Brief:
According to the text about the hip hop duo Geeks, which Canadian singer originally recorded the R&B hit that their song "Officially Missing You" remakes?

Text block:
◇ ◇ ◇

Background information
- Origin: Seoul, South Korea
- Genre: Hip hop
- Years active: 2011–present
- Labels: Grandline Entertainment, Rainbow Bridge World
- Members: Lil Boi Louie

= Geeks (musical duo) =

South Korean hip hop duo

Geeks is a South Korean hip hop duo composed of rappers Lil Boi and Louie. They are signed under Grandline Entertainment and Rainbow Bridge World. They are both credited lyricists, composers, and producers, as well as notable Korean rappers in their own right. They hit mainstream crossover success in a collaboration with Sistar's Soyou in the track "Officially Missing You Too," a major K-pop hit of 2012.

== Broadcasting ==
LilBoi starred in Show Me The Money 4 and was attracted by many producers including Jay Park, president of "AOMG". He entered the AOMG in team selection and sang "Respect" with Geegooin and SIK-K and called "On It + Bo $$" with Jay Park, Loco and got very popular. On the other hand, he called "on it + bo $$" and dropped to MINO with a difference of 5 votes.

== Career ==
=== Breakout Debut Success in 2011 ===
Geeks debuted with their mini-album "Officially Missing You" on March 9. The title song "Officially Missing You" is a remake of an R&B hit by Canadian singer Tamia. Geeks placed first on Cyworld's daily music chart with that song. Geeks participated in the 3rd Grand Line Show, a hiphop concert, and in the TV show "GEEKS TV." They were also the "Rookie of the Month" for May for the Cyworld Digital Music Awards.

=== Collaborative Success in 2012===
Geeks released their second mini-album "Hang Over" with a title song of the same name and an accompanying music video on April 13. They held a collaborative concert with Crucial Star on May 26. Geeks also performed at 'Green Groove Festival 2012." Geeks were featured in Jung Hye Min's title song "Don't Call Me Nuna", released October 18.

Sistar's Soyou released a successful collaboration track named "Officially Missing You Too" on November 1, 2012. The song ranked number one on several Korean music sites. The track and its accompanying collaboration album and music video were both part of a project called "Re:code" supervised and produced by Loen Entertainment to take quality tracks from underground Korean hiphop artists and arrange them to be more mainstream. Geeks thus scored their first top ten hit with "Officially Missing You Too."

◇ ◇ ◇

Spatial grounding data

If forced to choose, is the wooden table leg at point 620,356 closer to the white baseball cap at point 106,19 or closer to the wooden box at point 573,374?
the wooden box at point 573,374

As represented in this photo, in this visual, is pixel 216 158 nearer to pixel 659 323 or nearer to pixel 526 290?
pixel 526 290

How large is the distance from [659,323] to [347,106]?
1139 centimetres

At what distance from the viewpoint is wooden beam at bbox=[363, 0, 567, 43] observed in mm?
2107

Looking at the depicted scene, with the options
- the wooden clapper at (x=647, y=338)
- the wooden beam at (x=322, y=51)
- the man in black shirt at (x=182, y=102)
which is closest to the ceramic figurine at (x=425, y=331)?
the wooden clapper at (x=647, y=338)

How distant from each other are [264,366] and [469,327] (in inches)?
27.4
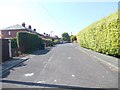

◇ ◇ ◇

Your response:
Tamia